▶ [STATED PROBLEM 1]
Using the excerpt on arcs and conics, decide whether each statement agrees with it, answering yes or no and quoting the deciding words: (a) for odd $q$, an arc of the largest possible size always coincides with the points of some conic; (b) the authors' earlier classification covered both odd and even $q$; (c) the end result for even $q$ is more complicated than the one for odd $q$.
▶ [STATED PROBLEM 2]
Carry on the excerpt on arcs and conics, picking up after its final sentence.

▶ [EXCERPT]
>>>

When $q$ is odd it is well known that an arc can be of size at most
$q+1$ and in that case always coincides with the set of points of some
conic. When $q$ is even, the maximum size of an
arc is $q+2$ and again examples are known.  (For instance, one can
always add the nucleus to the conic.) For further
information on the geometrical and combinatorial properties of arcs
we refer to \cite[Chapters 9--10]{Hirschfeld}.

%It is natural
%to ask what is the second biggest size for a complete arc in $\PG(2,q)$.
Removing some points from a conic again yields an arc, but this arc is
obviously not complete. However, after removing a sufficient number of
points it may be possible to extend the set thus obtained to a
nonconical arc by adding a point that does not belong to the original
conic. This new arc might not be complete, but can be made complete by
adding yet more points. 


We shall be interested in arcs for which the
conical part is as large as possible
and that contain (at least) two points not on that conic.
A simple result by B.\ Segre \cite{Segre} and L.\ Lombado-Radice
\cite{L-R} shows that the size of the conical part can be at most
$(q+3)/2$ when $q$ is odd, and $(q+2)/2$ when $q$ is even.
%
% OK TO REMOVE (by editor)
%
%The case of odd $q$ was investigated in detail by G.\
%Pellegrino \cite{Pelle-a,Pelle-2}, and later by G.~Korchm{\'a}ros and
%A.~Sonnino \cite{Korch-1,Korch-2}. 

In \cite{Coolsaet} we classified all arcs of this type with two points
not on the conic, for odd $q$ only.  Our method made use
of an initial step that needs an element %$\beta$
of the field $\GF(q)$ that is not a square. We could therefore not
immediately extend this technique to the case where $q$ is even.
% (and every field element is a square).

In this paper we show that this problem can be overcome by starting with a
different setup, described in Section \ref{sec-prelim}. The end result
for $q$ even turns out to be much simpler than that for $q$ odd. For
instance, instead of three different types of arcs for the odd case,
there is only one case to consider when $q$ is even (cf.\ Section
\ref{sec-arcs}). This is a consequence of the fact that there is no
distinction between internal and external points of a conic in the
even case.

<<<

▶ [DATASET ENTRIES]
>>>

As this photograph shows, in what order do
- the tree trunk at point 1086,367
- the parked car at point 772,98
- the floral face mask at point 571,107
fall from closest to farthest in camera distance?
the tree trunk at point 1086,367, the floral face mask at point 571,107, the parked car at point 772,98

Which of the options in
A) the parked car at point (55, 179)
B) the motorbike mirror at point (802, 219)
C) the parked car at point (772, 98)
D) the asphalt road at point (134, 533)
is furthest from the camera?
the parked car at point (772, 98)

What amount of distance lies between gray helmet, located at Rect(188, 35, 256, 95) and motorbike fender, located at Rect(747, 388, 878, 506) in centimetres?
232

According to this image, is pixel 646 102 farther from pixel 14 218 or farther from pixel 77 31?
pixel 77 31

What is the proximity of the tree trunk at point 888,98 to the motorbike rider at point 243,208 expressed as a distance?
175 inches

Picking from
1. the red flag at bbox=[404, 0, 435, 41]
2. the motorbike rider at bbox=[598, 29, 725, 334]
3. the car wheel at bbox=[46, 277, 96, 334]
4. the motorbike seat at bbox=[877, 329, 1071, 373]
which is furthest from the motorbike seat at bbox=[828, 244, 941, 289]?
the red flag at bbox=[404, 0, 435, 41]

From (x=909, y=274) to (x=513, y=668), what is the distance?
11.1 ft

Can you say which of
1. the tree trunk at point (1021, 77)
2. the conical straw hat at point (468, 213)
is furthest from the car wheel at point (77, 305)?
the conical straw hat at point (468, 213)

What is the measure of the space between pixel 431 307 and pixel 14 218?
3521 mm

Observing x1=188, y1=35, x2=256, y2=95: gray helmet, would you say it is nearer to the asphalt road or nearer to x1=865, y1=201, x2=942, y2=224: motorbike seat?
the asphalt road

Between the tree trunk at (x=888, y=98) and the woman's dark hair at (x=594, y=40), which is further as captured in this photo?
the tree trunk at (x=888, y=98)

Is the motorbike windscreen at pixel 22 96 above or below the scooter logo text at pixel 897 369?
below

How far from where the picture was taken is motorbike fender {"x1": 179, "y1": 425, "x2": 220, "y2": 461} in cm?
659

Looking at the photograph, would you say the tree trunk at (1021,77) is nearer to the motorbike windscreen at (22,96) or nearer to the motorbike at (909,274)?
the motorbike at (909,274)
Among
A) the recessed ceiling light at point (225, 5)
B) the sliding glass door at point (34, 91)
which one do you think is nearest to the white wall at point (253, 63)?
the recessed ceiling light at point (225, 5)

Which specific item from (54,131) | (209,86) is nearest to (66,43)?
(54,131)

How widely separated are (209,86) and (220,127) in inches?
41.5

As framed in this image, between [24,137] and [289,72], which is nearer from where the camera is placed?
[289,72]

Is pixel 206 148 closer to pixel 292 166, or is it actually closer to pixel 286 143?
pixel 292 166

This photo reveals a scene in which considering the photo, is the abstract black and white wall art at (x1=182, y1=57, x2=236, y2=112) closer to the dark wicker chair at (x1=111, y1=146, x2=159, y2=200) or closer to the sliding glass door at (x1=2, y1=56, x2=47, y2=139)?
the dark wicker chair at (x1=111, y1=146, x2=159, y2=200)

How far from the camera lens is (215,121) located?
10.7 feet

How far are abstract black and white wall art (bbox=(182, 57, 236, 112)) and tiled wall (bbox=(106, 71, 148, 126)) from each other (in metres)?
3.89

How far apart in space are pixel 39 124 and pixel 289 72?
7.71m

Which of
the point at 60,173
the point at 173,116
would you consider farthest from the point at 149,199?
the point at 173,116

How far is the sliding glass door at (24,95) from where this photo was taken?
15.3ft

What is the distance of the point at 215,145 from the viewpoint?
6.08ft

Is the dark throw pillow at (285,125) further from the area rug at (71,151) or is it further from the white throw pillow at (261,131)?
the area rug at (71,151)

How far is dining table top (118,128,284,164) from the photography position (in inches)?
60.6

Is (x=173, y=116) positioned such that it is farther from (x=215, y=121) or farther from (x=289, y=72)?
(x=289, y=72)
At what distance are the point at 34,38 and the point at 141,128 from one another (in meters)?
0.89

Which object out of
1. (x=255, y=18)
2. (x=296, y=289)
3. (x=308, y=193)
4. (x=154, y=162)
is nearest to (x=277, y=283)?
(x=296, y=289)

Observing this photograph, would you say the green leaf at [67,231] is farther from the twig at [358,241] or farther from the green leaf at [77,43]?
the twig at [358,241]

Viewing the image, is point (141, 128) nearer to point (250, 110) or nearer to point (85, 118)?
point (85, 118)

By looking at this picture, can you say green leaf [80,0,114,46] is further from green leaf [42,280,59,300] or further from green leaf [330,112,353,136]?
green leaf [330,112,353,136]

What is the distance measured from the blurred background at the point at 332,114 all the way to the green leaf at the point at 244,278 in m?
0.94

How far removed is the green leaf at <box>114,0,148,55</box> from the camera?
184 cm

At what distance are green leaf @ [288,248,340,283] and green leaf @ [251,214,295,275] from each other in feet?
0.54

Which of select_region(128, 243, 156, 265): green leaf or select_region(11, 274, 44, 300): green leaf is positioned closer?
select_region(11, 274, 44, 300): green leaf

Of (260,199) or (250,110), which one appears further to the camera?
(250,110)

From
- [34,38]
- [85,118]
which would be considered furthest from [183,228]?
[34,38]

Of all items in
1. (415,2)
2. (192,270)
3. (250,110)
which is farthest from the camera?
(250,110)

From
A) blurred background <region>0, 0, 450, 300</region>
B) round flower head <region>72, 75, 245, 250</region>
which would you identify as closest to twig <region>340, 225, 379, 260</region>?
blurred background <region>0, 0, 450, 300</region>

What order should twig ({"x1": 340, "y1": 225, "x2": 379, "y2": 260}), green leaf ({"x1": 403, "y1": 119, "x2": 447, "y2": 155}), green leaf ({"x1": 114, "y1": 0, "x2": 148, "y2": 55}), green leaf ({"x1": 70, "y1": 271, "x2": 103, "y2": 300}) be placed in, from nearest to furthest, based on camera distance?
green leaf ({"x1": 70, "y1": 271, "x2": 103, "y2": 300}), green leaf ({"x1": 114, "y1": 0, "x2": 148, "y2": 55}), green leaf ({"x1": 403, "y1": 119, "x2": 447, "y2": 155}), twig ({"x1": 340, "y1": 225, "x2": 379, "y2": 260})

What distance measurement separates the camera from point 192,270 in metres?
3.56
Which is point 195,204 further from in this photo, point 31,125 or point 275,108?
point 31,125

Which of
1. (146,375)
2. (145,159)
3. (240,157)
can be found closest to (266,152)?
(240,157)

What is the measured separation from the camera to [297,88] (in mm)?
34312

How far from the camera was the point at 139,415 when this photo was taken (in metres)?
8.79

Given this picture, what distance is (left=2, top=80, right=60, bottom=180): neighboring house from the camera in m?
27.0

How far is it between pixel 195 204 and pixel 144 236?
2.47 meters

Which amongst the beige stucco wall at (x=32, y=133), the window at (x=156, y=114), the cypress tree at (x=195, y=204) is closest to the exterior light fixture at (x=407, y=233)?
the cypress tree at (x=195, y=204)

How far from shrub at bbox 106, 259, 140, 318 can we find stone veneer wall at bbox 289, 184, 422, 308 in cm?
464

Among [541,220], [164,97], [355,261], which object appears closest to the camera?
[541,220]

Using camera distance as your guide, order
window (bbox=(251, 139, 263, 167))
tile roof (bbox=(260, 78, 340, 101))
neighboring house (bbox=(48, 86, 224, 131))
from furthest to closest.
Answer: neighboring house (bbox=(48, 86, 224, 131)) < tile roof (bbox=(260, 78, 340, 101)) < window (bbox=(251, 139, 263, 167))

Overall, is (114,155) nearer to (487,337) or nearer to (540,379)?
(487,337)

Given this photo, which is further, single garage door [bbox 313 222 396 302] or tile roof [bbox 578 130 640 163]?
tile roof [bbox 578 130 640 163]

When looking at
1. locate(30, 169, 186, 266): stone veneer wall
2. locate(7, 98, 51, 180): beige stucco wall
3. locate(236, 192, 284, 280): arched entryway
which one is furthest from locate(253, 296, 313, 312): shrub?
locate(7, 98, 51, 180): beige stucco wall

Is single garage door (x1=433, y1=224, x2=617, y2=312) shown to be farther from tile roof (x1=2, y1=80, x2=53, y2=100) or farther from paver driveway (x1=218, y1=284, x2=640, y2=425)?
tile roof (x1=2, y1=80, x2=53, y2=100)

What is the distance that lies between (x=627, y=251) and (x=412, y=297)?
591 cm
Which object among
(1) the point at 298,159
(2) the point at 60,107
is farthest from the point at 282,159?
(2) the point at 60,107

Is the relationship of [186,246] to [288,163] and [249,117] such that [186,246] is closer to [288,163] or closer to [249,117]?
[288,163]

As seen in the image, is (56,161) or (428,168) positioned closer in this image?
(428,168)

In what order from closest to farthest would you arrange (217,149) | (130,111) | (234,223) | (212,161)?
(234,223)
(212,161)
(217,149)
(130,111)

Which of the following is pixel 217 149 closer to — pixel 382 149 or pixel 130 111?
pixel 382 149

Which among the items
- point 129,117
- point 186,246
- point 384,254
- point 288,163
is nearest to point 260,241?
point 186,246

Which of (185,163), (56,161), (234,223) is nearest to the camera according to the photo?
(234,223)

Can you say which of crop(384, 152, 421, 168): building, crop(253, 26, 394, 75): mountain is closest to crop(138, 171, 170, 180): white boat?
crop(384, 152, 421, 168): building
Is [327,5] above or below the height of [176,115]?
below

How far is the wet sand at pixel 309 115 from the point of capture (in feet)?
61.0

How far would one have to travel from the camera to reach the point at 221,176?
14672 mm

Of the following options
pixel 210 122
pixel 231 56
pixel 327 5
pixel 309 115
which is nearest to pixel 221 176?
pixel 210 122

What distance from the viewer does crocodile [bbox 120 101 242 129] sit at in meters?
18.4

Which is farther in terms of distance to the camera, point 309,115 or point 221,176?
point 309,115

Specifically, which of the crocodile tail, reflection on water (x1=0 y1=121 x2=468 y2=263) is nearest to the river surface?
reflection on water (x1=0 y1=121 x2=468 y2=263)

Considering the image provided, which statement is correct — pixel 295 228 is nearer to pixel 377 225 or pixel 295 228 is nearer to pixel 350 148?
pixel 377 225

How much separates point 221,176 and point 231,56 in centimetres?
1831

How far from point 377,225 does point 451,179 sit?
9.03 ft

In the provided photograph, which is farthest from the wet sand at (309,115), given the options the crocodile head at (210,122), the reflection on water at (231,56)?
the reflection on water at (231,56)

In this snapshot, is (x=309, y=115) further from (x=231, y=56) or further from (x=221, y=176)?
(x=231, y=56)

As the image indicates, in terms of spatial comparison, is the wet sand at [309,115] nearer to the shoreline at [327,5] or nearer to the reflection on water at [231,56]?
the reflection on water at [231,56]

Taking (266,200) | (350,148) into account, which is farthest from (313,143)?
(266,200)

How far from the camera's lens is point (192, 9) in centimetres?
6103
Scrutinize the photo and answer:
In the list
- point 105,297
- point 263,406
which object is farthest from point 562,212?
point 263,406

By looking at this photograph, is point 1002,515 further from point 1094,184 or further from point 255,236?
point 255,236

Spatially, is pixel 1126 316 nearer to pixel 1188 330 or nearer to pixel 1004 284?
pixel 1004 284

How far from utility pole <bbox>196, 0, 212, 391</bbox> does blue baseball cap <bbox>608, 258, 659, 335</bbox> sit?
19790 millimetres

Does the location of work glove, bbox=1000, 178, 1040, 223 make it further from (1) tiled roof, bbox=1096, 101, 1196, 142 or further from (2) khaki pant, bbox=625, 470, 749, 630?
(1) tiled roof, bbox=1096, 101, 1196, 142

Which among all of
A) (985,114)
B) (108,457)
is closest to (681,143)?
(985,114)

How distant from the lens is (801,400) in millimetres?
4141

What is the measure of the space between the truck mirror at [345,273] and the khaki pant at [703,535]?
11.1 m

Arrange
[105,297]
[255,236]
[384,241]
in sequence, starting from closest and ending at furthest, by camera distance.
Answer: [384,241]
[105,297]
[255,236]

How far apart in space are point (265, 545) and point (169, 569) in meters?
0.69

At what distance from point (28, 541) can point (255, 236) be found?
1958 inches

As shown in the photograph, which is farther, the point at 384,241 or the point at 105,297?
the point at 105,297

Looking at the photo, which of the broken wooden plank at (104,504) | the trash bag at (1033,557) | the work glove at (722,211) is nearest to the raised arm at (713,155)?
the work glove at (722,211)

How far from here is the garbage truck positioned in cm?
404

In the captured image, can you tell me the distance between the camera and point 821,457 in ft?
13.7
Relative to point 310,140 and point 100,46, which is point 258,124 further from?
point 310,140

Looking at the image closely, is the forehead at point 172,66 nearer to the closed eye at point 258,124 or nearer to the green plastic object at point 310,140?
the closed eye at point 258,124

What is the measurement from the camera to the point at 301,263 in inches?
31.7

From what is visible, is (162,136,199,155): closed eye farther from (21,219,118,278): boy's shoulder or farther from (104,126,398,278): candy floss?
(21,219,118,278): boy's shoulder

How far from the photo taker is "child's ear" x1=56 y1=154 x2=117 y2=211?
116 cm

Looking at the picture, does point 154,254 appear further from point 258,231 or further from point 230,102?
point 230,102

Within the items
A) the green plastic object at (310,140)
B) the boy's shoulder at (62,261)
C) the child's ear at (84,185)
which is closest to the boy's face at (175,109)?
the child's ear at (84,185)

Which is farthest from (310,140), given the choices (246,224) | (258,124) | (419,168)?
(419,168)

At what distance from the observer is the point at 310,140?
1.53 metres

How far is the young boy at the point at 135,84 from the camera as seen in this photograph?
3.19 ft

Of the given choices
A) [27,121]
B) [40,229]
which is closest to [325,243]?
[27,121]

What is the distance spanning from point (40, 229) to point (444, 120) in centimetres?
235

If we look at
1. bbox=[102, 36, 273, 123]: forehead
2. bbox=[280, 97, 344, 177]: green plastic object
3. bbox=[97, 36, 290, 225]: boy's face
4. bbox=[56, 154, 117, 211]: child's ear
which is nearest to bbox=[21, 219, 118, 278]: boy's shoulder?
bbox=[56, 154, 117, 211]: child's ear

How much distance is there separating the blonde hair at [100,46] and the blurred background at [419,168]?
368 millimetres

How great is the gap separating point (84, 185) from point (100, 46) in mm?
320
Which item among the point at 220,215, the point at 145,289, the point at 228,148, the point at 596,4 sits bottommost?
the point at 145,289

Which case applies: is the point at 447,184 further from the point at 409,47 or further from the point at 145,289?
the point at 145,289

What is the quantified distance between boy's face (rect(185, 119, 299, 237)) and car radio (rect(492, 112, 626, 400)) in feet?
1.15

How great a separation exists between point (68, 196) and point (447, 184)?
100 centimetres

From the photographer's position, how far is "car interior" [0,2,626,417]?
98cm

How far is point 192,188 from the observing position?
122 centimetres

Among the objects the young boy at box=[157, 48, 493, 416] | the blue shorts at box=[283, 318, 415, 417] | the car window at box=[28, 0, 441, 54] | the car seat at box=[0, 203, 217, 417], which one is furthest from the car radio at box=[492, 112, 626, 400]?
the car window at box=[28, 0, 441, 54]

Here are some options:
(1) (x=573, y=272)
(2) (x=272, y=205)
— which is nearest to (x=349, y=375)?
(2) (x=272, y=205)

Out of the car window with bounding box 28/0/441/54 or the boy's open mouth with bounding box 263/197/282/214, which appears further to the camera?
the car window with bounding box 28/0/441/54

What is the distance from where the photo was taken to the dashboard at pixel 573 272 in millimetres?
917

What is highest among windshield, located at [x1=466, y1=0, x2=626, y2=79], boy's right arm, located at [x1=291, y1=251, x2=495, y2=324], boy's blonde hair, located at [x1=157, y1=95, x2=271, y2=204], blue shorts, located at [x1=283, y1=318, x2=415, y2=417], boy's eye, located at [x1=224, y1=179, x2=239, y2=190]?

<<<

▶ [EXPECTED OUTPUT 1]
(a) Yes: "in that case always coincides with the set of points of some conic".
(b) No: "for odd $q$ only".
(c) No: "The end result for $q$ even turns out to be much simpler than that for $q$ odd".

▶ [EXPECTED OUTPUT 2]
%

\section{Notation and preliminary definitions}
\label{sec-prelim}
(Where possible we have chosen notations in such a way that they
conform to the notations for similar concepts in \cite{Coolsaet}.)


Let $S$ denote an arc of $\PG(2,q)$. We define a \emph{conical subset} of $S$ to
be any subset $R$ of $S$ of the form $R = S \cap C$ where $C$ is a
conic. (Most of the time the conic $C$ and the conical
subset $R$ will be clear from context.  We will therefore usually
leave out the reference to $C$ when talking about tangents and secants
of $C$ and lines external to $C$.)
%
The points of $S$ that do not belong to $R$ will be called
\emph{supplementary} points. The number $e=|S\setminus R|$ will be
called the \emph{excess} of the arc. We shall always assume that the arc $S$
has at least one supplementary point, i.e., that $S$ is not fully
contained in a conic.

When $q$ is even, all tangents to $C$ go through a common point $N$
(not on $C$) which is called the \emph{nucleus} of $C$. Consider a
point $S$ of the plane. If $Q$ does
not belong to $C$ and $Q\ne N$, then there is exactly one line through
$Q$ which is tangent to $C$, and there are $q/2$ lines that intersect
$C$ in two points. Each of these may intersect $R$ in at most one
point, and hence $|R|\leq q/2+1$. A conical subset that attains this bound will be
called \emph{large}. Arcs with large conical
subsets are the subject of this paper.

Henceforth let $K$ denote the finite field of order $q$, with $q$ even.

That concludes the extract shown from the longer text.